Even after receiving a Rebound Grant, she had to move her business from a storefront operation to home-based business. Even though she has continued working, she has had nothing to work with. Cruises and resorts aren’t open.

“Agents work on commission,” Hennigan said. “You don’t get paid until a person travels, and no one is traveling.”

She noted that some destination islands are beginning to open with restrictions, allowing for some travel. This raises another problem of whether someone wants to deal with the restrictions, the possibility of cancellation, and the chance of getting sick.

“Right now, there’s not enough travel to earn a salary,” Hennigan said.

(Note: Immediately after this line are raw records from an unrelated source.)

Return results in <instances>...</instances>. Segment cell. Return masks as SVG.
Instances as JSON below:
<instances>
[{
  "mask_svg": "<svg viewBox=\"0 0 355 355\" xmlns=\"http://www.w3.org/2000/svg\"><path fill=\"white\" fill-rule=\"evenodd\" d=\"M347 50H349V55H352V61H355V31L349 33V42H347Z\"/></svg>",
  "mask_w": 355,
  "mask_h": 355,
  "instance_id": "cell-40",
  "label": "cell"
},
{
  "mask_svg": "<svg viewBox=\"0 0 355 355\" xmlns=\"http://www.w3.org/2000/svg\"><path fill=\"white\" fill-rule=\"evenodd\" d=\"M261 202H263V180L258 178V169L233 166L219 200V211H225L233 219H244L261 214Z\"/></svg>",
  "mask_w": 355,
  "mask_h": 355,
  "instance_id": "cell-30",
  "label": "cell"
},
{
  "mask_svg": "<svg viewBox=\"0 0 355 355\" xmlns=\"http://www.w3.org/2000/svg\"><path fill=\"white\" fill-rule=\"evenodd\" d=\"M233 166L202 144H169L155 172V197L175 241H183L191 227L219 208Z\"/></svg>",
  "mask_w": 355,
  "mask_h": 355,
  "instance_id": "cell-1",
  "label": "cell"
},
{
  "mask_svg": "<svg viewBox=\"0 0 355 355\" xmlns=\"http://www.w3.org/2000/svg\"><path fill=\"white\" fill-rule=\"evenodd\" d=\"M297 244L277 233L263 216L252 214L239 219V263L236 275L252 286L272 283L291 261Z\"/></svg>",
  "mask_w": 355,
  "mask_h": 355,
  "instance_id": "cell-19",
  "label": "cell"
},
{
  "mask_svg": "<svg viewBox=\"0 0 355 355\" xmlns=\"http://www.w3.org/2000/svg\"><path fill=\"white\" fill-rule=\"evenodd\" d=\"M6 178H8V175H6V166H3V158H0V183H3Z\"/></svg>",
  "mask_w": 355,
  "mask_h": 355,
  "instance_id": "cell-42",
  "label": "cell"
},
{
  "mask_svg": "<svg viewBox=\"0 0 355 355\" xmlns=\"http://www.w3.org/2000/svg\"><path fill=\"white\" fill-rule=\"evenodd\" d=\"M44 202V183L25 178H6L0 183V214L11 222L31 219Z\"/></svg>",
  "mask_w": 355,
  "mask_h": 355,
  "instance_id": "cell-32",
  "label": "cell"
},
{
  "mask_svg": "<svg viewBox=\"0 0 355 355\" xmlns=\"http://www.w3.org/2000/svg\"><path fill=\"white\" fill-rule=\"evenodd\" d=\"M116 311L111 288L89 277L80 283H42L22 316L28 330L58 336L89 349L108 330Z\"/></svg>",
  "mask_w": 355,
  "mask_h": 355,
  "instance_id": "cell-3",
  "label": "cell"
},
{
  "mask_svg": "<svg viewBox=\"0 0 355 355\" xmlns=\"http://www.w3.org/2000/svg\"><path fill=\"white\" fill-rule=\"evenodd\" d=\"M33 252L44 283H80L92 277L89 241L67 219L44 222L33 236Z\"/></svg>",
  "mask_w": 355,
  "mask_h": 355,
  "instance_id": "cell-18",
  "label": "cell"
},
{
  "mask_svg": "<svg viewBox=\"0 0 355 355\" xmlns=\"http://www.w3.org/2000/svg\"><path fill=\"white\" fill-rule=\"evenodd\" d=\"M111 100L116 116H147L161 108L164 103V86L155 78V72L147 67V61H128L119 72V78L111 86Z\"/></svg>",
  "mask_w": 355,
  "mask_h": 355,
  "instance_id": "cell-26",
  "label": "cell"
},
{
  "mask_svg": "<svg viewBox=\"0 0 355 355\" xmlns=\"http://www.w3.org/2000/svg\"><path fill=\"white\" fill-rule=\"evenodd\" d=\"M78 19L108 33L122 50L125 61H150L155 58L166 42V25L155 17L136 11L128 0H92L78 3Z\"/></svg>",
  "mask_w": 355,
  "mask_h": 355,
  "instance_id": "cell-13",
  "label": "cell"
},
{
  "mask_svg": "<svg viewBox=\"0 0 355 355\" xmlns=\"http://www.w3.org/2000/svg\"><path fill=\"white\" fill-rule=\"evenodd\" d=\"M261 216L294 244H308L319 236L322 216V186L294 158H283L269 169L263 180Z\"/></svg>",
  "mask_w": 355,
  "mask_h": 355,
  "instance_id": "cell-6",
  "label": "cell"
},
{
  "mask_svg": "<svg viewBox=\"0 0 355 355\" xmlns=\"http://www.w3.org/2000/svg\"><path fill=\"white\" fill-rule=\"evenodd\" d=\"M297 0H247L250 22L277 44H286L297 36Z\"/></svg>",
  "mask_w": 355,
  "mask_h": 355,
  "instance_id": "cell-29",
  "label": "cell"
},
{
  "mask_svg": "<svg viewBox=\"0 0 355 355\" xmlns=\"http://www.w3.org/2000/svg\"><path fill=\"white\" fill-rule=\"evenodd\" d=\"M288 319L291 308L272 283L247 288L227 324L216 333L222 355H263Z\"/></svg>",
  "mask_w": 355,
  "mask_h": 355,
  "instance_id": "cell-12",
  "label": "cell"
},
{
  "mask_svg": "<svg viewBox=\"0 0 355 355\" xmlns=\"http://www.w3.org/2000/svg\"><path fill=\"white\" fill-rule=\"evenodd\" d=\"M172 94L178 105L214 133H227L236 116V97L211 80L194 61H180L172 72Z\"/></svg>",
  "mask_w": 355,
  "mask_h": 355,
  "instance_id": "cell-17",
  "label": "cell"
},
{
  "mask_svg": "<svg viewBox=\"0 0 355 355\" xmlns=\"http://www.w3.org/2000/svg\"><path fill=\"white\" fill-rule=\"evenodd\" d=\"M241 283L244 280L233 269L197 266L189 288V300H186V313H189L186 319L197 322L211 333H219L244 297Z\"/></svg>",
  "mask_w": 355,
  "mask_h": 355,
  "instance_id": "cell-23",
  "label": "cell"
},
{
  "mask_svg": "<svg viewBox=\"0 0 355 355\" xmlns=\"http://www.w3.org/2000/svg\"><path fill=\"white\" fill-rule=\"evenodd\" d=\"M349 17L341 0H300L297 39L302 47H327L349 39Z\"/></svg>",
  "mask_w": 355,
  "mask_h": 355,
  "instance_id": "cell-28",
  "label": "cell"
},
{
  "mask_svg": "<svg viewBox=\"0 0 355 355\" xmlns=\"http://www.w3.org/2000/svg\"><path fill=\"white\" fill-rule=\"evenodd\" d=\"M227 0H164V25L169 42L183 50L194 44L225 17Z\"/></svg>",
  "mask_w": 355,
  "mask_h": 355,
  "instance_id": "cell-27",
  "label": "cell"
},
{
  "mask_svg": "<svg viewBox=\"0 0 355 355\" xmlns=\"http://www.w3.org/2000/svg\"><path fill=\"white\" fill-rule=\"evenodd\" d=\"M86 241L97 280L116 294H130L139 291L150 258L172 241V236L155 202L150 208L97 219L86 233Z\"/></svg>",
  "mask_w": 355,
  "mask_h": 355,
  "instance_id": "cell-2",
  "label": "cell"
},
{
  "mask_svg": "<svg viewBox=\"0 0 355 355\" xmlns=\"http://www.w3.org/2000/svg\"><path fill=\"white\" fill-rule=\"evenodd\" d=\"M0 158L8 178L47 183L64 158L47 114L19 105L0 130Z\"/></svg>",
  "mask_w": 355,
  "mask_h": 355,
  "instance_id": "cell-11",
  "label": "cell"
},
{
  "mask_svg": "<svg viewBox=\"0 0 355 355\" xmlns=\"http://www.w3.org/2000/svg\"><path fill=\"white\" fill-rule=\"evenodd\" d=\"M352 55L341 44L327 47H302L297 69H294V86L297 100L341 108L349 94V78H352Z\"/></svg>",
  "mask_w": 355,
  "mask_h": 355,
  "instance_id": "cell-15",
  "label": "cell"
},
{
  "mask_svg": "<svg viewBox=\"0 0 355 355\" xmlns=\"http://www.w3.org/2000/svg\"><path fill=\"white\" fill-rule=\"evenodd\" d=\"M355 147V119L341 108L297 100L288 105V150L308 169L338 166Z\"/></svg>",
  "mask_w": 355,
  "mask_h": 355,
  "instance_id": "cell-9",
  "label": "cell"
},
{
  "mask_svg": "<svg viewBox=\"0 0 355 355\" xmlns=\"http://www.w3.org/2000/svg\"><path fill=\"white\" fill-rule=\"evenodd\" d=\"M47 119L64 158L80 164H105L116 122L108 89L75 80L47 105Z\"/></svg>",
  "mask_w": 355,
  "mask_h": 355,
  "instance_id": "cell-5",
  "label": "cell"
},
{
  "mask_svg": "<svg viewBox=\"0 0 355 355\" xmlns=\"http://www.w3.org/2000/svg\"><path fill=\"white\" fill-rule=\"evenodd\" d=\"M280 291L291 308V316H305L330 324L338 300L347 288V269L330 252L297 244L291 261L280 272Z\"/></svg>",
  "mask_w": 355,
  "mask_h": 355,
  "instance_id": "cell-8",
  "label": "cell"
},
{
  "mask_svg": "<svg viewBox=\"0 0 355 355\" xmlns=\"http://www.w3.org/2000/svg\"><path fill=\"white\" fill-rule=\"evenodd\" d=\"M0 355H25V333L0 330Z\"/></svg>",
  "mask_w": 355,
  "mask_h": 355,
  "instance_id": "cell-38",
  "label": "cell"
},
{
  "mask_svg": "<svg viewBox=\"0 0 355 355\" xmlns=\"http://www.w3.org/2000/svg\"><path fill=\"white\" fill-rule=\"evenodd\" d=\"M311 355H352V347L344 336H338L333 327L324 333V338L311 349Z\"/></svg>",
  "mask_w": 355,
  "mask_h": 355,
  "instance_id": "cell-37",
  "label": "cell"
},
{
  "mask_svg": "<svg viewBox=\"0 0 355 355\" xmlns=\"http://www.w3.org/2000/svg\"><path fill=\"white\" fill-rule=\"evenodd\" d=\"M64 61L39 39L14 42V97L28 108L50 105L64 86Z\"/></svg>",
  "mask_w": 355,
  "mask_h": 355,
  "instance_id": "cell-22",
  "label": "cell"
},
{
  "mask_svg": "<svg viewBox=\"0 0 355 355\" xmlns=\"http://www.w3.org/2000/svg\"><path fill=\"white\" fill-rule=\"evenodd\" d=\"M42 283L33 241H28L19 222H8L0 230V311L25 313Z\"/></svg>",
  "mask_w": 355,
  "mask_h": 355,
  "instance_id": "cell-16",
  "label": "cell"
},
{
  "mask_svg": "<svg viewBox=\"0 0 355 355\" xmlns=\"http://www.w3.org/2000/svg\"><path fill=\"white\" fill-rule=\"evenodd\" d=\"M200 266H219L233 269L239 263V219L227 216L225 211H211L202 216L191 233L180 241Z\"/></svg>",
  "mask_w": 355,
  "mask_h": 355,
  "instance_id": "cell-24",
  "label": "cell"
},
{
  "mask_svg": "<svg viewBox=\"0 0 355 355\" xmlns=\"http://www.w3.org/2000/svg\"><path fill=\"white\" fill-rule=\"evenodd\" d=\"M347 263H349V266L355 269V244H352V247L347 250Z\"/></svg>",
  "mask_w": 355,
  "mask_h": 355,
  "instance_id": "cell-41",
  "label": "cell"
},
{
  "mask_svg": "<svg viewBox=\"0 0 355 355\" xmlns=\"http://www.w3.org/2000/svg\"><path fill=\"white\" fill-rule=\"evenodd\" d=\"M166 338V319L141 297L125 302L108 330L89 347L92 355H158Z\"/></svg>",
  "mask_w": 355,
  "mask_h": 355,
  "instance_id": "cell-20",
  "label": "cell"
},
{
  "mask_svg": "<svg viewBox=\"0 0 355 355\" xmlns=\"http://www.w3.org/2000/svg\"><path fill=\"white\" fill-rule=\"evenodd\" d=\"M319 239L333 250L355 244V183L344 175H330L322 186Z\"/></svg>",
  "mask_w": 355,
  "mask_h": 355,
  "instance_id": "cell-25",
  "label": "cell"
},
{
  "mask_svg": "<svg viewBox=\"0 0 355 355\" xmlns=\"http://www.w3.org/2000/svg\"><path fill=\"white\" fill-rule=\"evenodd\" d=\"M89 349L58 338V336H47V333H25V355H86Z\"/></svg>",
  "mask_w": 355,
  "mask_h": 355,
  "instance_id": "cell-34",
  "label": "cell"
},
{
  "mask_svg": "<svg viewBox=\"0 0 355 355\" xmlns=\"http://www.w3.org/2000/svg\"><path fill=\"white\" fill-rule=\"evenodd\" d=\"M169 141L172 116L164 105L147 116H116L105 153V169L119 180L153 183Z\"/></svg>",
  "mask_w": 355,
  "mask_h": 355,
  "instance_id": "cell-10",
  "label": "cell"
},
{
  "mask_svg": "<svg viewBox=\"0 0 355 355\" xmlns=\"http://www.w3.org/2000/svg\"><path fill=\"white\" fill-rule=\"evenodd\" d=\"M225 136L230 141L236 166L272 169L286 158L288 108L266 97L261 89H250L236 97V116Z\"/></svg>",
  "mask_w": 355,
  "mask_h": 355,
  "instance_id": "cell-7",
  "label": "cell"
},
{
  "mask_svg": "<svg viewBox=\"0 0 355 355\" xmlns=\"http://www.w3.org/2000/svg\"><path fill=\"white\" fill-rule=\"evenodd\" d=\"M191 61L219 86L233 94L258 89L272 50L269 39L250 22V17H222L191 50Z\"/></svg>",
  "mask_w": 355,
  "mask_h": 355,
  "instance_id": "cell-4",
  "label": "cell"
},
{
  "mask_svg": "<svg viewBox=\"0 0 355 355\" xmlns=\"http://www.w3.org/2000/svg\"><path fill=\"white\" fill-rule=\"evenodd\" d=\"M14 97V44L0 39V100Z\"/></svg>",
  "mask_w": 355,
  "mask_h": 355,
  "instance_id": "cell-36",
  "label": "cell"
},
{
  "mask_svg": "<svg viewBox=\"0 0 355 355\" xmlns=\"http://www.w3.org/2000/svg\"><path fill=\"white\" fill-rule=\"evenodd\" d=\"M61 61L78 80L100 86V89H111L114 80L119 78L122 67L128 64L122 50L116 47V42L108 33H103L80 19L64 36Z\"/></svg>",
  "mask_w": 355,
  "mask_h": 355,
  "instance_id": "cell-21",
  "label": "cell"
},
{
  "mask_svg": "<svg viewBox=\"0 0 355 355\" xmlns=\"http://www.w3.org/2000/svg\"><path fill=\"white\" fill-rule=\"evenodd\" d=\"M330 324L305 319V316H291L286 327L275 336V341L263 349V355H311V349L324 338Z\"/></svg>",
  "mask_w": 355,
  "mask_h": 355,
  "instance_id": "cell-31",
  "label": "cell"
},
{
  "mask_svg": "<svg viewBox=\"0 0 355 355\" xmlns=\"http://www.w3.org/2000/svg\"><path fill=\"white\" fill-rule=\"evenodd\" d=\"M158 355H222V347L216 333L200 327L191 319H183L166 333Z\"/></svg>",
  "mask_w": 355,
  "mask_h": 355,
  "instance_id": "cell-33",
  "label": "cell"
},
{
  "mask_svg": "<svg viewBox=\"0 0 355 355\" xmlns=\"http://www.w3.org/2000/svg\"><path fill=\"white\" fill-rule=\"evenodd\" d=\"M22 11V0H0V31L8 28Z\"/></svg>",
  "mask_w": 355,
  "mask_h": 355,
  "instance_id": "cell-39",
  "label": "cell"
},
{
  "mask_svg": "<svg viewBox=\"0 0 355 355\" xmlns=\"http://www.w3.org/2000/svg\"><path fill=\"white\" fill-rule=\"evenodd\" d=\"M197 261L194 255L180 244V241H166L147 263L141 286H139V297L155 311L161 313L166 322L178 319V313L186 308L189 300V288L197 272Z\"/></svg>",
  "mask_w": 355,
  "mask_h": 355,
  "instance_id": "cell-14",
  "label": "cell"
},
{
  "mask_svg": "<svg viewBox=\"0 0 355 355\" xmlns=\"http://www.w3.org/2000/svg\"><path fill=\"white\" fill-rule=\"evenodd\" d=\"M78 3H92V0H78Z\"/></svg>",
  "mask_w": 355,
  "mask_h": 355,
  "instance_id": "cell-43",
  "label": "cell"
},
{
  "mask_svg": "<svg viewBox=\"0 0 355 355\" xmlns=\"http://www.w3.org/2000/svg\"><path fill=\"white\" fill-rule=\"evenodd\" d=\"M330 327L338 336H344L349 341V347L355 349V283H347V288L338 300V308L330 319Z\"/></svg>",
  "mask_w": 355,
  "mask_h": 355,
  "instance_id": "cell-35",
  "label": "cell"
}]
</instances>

And although Little People’s Place Child Development Center has been lucky enough to remain open, that’s not the case with many daycare centers. Not only were they forced to close along with many Maryland businesses, when they could reopen they couldn’t earn enough income from the required smaller class sizes to cover the additional costs COVID caused. The major reason Little People’s Place Child Development Center was able to weather the storm was because of the Burkes’ willingness to sacrifice part of their retirement savings, which is something no grant can be used to replace.

“We are also so blessed because we own our building and don’t need to rent space,” Mary Burke said. They didn’t have to worry about making a mortgage payment with no money coming in.

It wasn’t until the fall that Burke said she saw enrollments at the school starting to move upward. The center increased its Wi-Fi bandwidth to allow more students to use computers at the same time. This also allowed elementary students who attend public school classes virtually to come to a classroom at the center where they can attend their virtual classes while still being in an actual class with a teacher on hand to help if needed. It also allows students’ parents who need to return to their own job to do so and not have to act as their children’s schoolteacher.

Finksburg Dental Associates also seems to be returning slowly to normal. While the practice was closed because of the state’s lockdown orders, staff was purchasing personal protective equipment that they expected to need. Also, Fesche and his business partner developed a plan for how the practice could operate safely when it reopened. When the business could reopen, it was ready for patients.

“There was an enthusiasm among the staff, for the most part, to get going again,” Fesche said. “The patients came back when we reopened, and we didn’t have any problems.”